A criança com ROP receberá acompanhamento por uma equipe multidisciplinar: oftalmologista pediatra, retinólogo, terapeuta ocupacional e fisioterapeuta. Esse seguimento se estenderá após a realização da ablação retiniana, com o intuito de obtermos a estimulação visual precoce.
“Os recém-nascidos que foram diagnosticados para ROP apresentam uma maior chance de desenvolver problemas oftalmológicos no futuro, como estrabismo, ambliopia e erros refrativos. Desse modo, é recomendado o seguimento oftalmológico após a alta”, ressalta.
Samuel Montenegro examinando um recém-nascido com o Eyer. Foto: arquivo pessoal.
ROP Brasil
Montenegro faz parte de um projeto, o ROP Brasil, que visa compartilhar conhecimentos e estudar mais sobre a retinopatia da prematuridade.

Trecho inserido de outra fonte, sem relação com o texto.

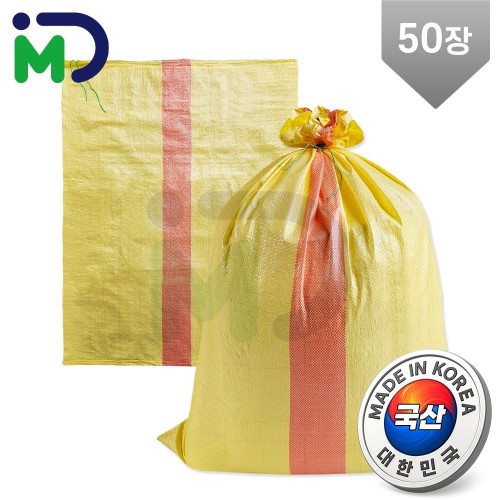 국산 왕겨 마대 120kg 50장 자루 포대 현장마대 산업용 폐기물 낙엽 재활용 분리수거
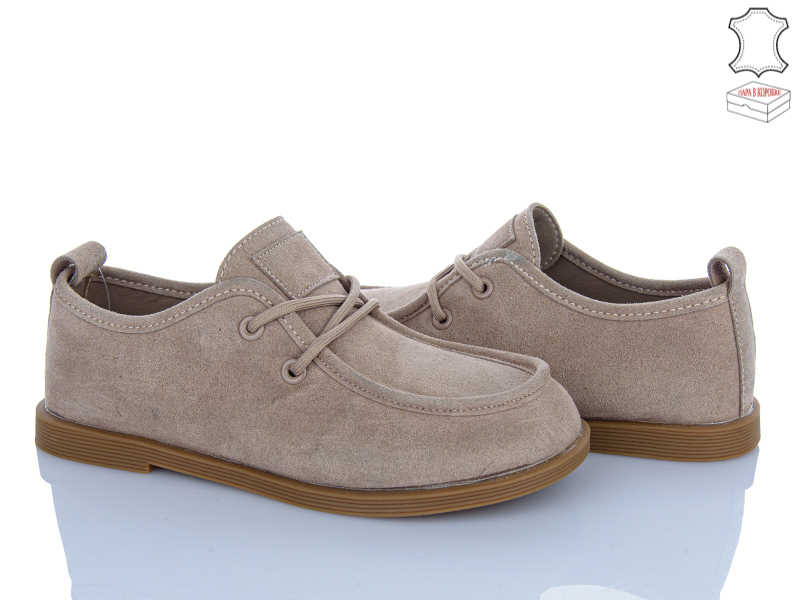 Туфли Stilli Group (36-41) BD70-10R (деми)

Diversos levantamentos apontam que a proporção de cegueira causada por ROP é muito influenciada pelo nível de cuidado neonatal (disponibilidade de recursos humanos, equipamentos, acesso e qualidade de atendimento), assim como pela existência de programas eficazes de triagem e tratamento. Por conseguinte, existe uma grande variabilidade de ocorrência da doença em países desenvolvidos e em desenvolvimento.
“Por isso, conhecer mais sobre a doença é fundamental para diminuirmos os casos de cegueira prevenível em crianças no país”, afirma.